Poster for the Westmont production of ‘The Miser.’

Poster for the Westmont production of ‘The Miser.’

Following his first semester as Westmont College’s global ambassador in the performing arts, John Blondell, theatrical magus extraordinaire, returns to Westmont to take up his duties as professor of theater arts and director of several of the Westmont College Festival Theatre sparkling productions, starting a radically rethought staging of “The Miser, or the School for Lies (1668)” by Jean-Baptiste Poquelin (1622-73), universally known as Molière.

Blondell will direct a cast that includes Rory Nguyen (Harpagon), Alaina Dean (Cleanthe), Joel Michelson (Elise), Emiliana Brewer (Valerie), Noah Nims (Marianne), Emily Derr (Anselme), Ford Sachsenmaier (Frosine), Emmie Matthews (Simon), Maegan Randolph (Jacques), Ash Vanyo (La Fleche), Juliana Moore (Dame Claude), Ciena Fitzgerald (Brindavoine), and Claire Bassett (La Merluche).

“The Miser” is a play about a rich, skinflint parent who keeps his or her children in poverty and domestic bondage while planning marriages for them that bring tremendous profit to the parent, as well as a youthful attractive spouse.

Meanwhile, the children, cleverer than the parent for whom they have zero affection, have made other arrangements for their future.

Blondell observes: “This play, like all of Molière’s, exposes characters pushed to play elaborate double-games, in order to survive in a materialistic society. Love and Money!  How can we get it and how can we get more? Everyone lies, everyone tricks, everyone deceives, and all for their own particular ends.

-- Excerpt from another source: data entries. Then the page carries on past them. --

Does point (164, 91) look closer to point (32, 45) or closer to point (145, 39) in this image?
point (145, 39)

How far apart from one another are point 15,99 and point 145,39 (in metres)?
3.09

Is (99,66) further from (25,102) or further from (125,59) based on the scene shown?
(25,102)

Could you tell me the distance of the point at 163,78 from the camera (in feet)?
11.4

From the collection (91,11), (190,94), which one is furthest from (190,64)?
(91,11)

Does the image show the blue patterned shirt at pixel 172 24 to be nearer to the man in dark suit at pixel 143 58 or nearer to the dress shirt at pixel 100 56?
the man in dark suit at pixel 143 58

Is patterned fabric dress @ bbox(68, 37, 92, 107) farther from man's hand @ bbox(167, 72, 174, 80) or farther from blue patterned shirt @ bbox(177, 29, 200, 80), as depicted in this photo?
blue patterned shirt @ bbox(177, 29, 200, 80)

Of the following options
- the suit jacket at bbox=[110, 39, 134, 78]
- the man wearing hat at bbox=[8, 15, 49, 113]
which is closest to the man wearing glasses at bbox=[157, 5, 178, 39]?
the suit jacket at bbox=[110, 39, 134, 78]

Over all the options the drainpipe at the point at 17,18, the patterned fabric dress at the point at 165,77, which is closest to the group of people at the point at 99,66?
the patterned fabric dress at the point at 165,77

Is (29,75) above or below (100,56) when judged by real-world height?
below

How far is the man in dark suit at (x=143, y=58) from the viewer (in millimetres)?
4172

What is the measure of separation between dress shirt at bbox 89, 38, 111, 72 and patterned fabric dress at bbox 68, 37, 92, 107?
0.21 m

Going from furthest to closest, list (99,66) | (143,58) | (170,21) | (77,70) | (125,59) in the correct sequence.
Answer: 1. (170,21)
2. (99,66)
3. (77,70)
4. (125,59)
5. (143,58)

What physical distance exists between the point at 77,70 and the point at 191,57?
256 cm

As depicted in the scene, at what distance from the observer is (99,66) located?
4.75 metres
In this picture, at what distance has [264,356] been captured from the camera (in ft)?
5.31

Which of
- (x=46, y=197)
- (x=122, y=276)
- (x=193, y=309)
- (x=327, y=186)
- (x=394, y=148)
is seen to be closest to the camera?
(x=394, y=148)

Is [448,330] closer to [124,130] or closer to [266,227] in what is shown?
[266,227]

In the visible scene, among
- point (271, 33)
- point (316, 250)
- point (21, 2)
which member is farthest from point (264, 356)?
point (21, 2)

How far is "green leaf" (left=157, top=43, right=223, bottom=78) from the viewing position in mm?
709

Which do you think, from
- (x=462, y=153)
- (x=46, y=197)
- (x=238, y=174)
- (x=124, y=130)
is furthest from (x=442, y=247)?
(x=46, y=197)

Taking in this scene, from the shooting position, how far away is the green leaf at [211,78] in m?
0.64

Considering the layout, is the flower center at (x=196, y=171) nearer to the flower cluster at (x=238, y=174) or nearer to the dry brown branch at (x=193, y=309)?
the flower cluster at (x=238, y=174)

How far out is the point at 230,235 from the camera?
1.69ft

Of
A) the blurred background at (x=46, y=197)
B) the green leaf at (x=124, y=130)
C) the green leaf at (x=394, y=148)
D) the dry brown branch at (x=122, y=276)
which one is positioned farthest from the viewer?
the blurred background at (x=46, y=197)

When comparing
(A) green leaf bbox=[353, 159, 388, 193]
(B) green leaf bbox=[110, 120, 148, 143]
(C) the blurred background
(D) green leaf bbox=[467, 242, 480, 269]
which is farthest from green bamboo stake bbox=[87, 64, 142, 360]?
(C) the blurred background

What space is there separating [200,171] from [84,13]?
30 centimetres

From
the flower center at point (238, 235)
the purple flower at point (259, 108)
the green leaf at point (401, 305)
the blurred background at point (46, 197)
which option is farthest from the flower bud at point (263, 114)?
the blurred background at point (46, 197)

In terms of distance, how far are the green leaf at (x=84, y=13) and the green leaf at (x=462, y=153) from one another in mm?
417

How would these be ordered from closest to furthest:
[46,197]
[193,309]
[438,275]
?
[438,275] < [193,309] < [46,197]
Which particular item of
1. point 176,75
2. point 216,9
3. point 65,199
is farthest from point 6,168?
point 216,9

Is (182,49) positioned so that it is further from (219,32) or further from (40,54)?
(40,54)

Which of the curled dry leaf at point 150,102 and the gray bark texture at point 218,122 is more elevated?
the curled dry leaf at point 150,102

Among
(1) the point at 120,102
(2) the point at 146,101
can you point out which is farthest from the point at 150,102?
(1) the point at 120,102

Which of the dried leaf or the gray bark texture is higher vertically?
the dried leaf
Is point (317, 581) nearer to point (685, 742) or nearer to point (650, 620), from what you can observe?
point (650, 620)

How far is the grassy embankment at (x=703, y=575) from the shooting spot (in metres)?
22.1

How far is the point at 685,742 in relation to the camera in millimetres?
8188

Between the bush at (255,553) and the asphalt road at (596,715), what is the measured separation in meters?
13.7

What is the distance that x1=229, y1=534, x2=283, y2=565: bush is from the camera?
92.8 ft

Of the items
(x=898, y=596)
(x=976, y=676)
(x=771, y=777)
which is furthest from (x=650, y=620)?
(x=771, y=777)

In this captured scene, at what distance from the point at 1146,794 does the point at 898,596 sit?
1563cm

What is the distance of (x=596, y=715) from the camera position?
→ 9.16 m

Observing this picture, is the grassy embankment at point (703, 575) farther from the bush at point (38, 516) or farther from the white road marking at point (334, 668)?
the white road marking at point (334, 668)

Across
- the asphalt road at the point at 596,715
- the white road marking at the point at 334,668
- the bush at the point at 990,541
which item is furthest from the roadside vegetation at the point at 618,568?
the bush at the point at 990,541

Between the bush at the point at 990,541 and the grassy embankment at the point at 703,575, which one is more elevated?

“I felt that the situations, atmospheres, acting opportunities, and themes would be good ones to tackle for our department, and the theme of the obsessive quest for money, and the consequences that result, is a good theme for any day and time.

“Lovers want to get married, a parent wants to hoard wealth and obstruct those marriage plans, and everyone around those characters scheme and plot and contrive to get what they think is best for them. In addition, this play is just plain great fun.”

Ever the iconoclast, Blondell has inverted the genders in the play, creating an alternate, matriarchal universe where the conventions, stereotypes and relationships exist in much the same way as our culture, but are simply inverted.

“The inversion causes an essential estrangement, and a way to imagine, reflect and enjoy differently,” says the director. “What results is a kind of social satire, which helps create a richly textured, multivalent comic universe that I hope will be as irresistible as it is eye-opening.”

When the “The Miser” opened, in 1668, the playwright and his company enjoyed the decisive protection of France’s King Louis XIV, who was then in the seventh year of his “personal rule.”

(Although Louis had become king on the death of his father in 1643, when he was five, it was Cardinal Mazarin who did the actual governing, until his death in 1661 — as Cardinal Richelieu governed France for Louis XIII.)

After Louis XIV began his personal rule, France became relatively boring and free of the domestic disturbances that had marked Mazarin’s rule.

Even Louis’ revocation of the Edict of Nantes, which had given Protestants the right to worship without government interference, provoked only local discomfort, and most Protestants either converted to Catholicism or left the country. He did so using the Putinesque rationale that there were not enough Protestants to make it worth while keeping the law on the books.

Louis also compelled most of his nobles to come and live in Versailles rather than remain on their estates where they could build coalitions and armies to use against him. At the same time, the bourgeoisie, who would not become politically conscious for another hundred years, flourished under Louis and his patronage.

As Voltaire found out to his cost, making fun of the nobility could be hazardous to your health, and Molière drew his characters from the bourgeoisie almost exclusively.

Plays about the ruling classes were the stuff of tragedy, not comedy, and even the tragedies tend to be once-removed, set in exotic places like Ceylon, Egypt, Spain, Venice or ancient Greece.

Molière took the line that all he had to do was open a window and he would find enough material for a hundred comedies. Comedy remains where Molière put it, in the midst of life: domestic, bourgeois life.

“The Miser,” plays at 7:30 p.m. Feb. 25-26 and March 3-5, and at 2 p.m. March 5 at Westmont’s Porter Theatre. Tickets are $15 general admission, $10 for students and seniors, and may be purchased online at www.westmont.edu/boxoffice.

The theater will require evidence of COVID-19 vaccination or a negative COVID-19 test within 72 hours of show date for all patrons who are not current students, faculty or staff. All patrons will be required to wear masks at all times when inside campus buildings.